Methodists pursue unity with C of E
Methodists have agreed to pursue unity talks with the Church of England although some are unhappy with the Anglican church’s continuing obstacles to women’s ministry, accusing it of “institutionalized sexism.”
The Church of England’s General Synod voted for talks with the Methodists last November, after an invitation from the Methodist Conference in 1995. This year’s Methodist conference confirmed their interest in unity, though stopping short of a merger.
The secretary of this summer’s conference said the United Reformed Church must also be part of the talks and the Baptists, Moravians and Roman Catholics should be encouraged to participate.
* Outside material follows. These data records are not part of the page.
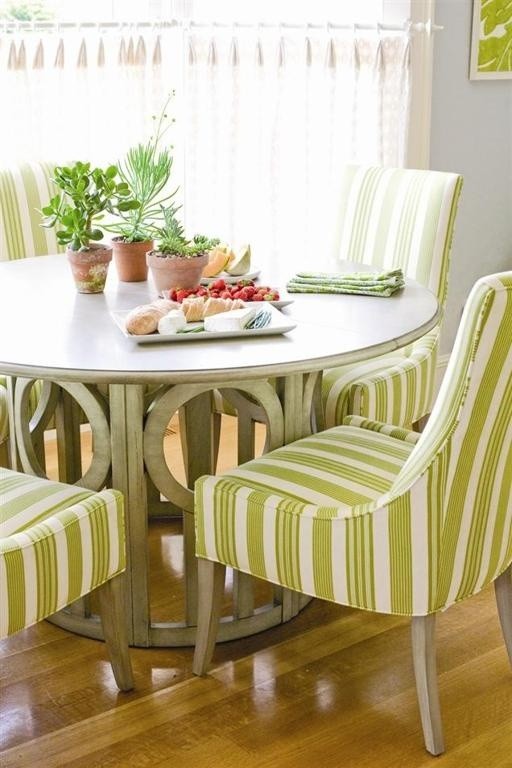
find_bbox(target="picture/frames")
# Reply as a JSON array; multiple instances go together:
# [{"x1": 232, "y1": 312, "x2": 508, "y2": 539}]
[{"x1": 467, "y1": 0, "x2": 512, "y2": 80}]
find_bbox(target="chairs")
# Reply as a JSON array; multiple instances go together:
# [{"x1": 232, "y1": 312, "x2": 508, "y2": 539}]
[
  {"x1": 0, "y1": 166, "x2": 182, "y2": 470},
  {"x1": 210, "y1": 163, "x2": 464, "y2": 477},
  {"x1": 0, "y1": 465, "x2": 135, "y2": 693},
  {"x1": 191, "y1": 270, "x2": 512, "y2": 755}
]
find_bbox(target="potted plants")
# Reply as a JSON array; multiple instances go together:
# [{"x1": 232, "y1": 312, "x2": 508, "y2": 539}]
[
  {"x1": 145, "y1": 204, "x2": 221, "y2": 300},
  {"x1": 33, "y1": 162, "x2": 140, "y2": 294},
  {"x1": 95, "y1": 88, "x2": 184, "y2": 282}
]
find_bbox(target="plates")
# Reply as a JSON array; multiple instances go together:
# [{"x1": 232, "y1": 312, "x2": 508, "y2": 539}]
[{"x1": 107, "y1": 268, "x2": 295, "y2": 344}]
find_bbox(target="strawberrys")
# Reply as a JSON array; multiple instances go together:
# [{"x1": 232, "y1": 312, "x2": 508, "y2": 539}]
[{"x1": 168, "y1": 278, "x2": 280, "y2": 304}]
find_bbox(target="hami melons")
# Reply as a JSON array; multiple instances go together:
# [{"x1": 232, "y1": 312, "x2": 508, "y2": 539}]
[{"x1": 202, "y1": 243, "x2": 251, "y2": 278}]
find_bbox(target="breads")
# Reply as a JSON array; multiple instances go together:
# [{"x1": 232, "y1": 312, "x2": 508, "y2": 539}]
[
  {"x1": 125, "y1": 299, "x2": 179, "y2": 335},
  {"x1": 182, "y1": 297, "x2": 246, "y2": 323}
]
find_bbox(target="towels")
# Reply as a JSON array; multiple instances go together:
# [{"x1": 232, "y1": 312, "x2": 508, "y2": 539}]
[{"x1": 286, "y1": 270, "x2": 405, "y2": 297}]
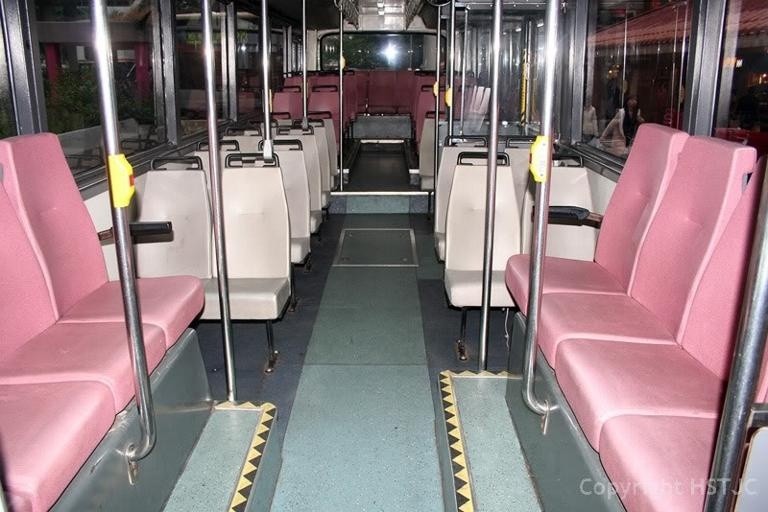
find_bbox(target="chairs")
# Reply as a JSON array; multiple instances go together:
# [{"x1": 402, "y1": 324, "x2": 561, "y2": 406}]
[{"x1": 0, "y1": 66, "x2": 766, "y2": 512}]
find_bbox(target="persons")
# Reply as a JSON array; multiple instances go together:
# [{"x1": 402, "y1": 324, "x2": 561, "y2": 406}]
[
  {"x1": 730, "y1": 86, "x2": 767, "y2": 131},
  {"x1": 599, "y1": 97, "x2": 645, "y2": 159},
  {"x1": 582, "y1": 96, "x2": 599, "y2": 144}
]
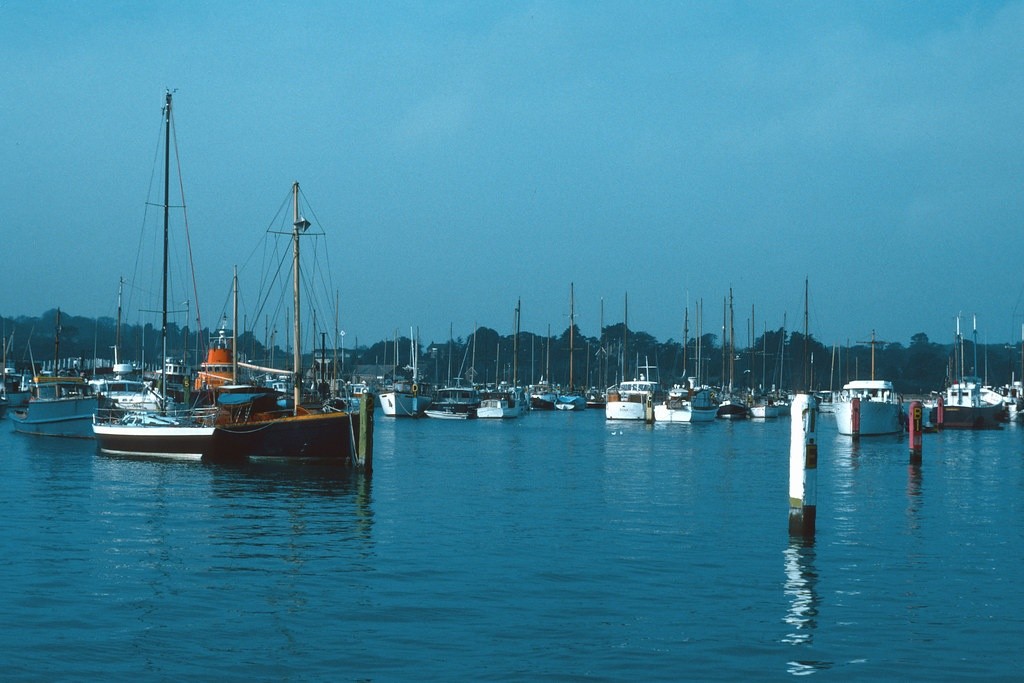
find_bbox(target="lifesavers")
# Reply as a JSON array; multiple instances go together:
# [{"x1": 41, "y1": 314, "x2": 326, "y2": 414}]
[
  {"x1": 361, "y1": 388, "x2": 368, "y2": 394},
  {"x1": 412, "y1": 384, "x2": 419, "y2": 391}
]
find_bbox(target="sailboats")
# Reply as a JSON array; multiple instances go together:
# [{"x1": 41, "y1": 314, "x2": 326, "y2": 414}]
[{"x1": 0, "y1": 84, "x2": 1024, "y2": 470}]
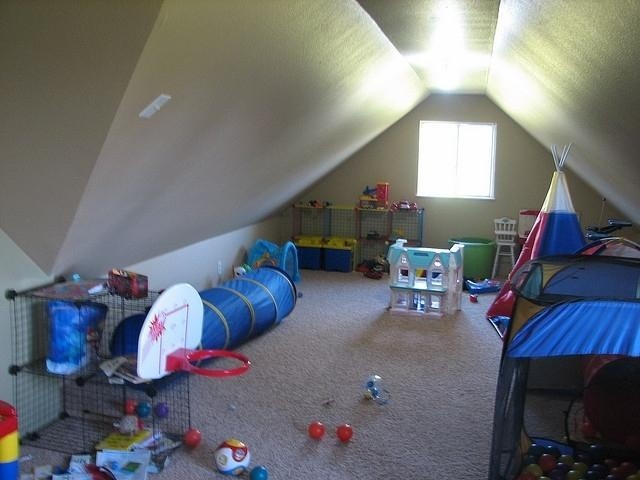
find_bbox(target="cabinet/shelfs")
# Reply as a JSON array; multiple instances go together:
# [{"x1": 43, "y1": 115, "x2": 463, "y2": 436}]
[
  {"x1": 291, "y1": 201, "x2": 424, "y2": 274},
  {"x1": 5, "y1": 275, "x2": 191, "y2": 474}
]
Griswold explains RC communion
The presiding bishop of the Episcopalian Church in the United States has explained publicly why he received communion in a Roman Catholic Church in Manhattan in late April.
Bishop Frank Griswold stated that, exhausted after a day of presiding and preaching at an ordination in a cathedral, he wanted to spend his Sunday morning anonymously in a church.
“I just wanted to sneak off and be by myself and Jesus … and just not have to deal with the sort of public face of being the presiding bishop and all that entails,” he told an executive council meeting of the church.
He and his wife visited a small nearby Roman Catholic Church on April 28. Bishop Griswold said he didn’t think taking communion would cause any scandal since he was not in clerical dress. But an Episcopalian apparently recognized and followed him and the story hit the papers.
The bishop says he now realizes “there are no off-stage moments, and I’m in a way grateful for that learning.”
Coincidentally, the Archbishop of Canterbury, George Carey, pleaded with the Roman Catholic Church to lift its ban on intercommunion when he preached April 26 in Luxembourg.
A memory for the Gospels
An Englishman has astounded his fellow parishioners by reciting the Four Gospels from memory.
It took David Bathurst, a 38-year-old magistrates’ clerk, 10 hours to perform the feat in Boxgrove Priory Church in Chichester in July. He took 10-minute breaks between Gospels and a half hour for lunch. Mr. Bathurst recited the Gospels without a single mistake, using hand gestures and pausing for effect.
“I wanted to put as much expression into it as I could, and to present the gospels in a novel and exciting way,” he said. His achievement also raised more than $3,000 for a local hospice.
Mr. Bathurst memorized Mark in 1993, Luke in 1996, John in 1997 and Matthew this year. It takes him 40 minutes to memorize 20 verses.
He had a few restless nights leading up to the performance. “I dreamed that I got to the end and realized that there was a new bit of the Gospels that I’d completely missed.” His next goal is to memorize the Acts of the Apostles.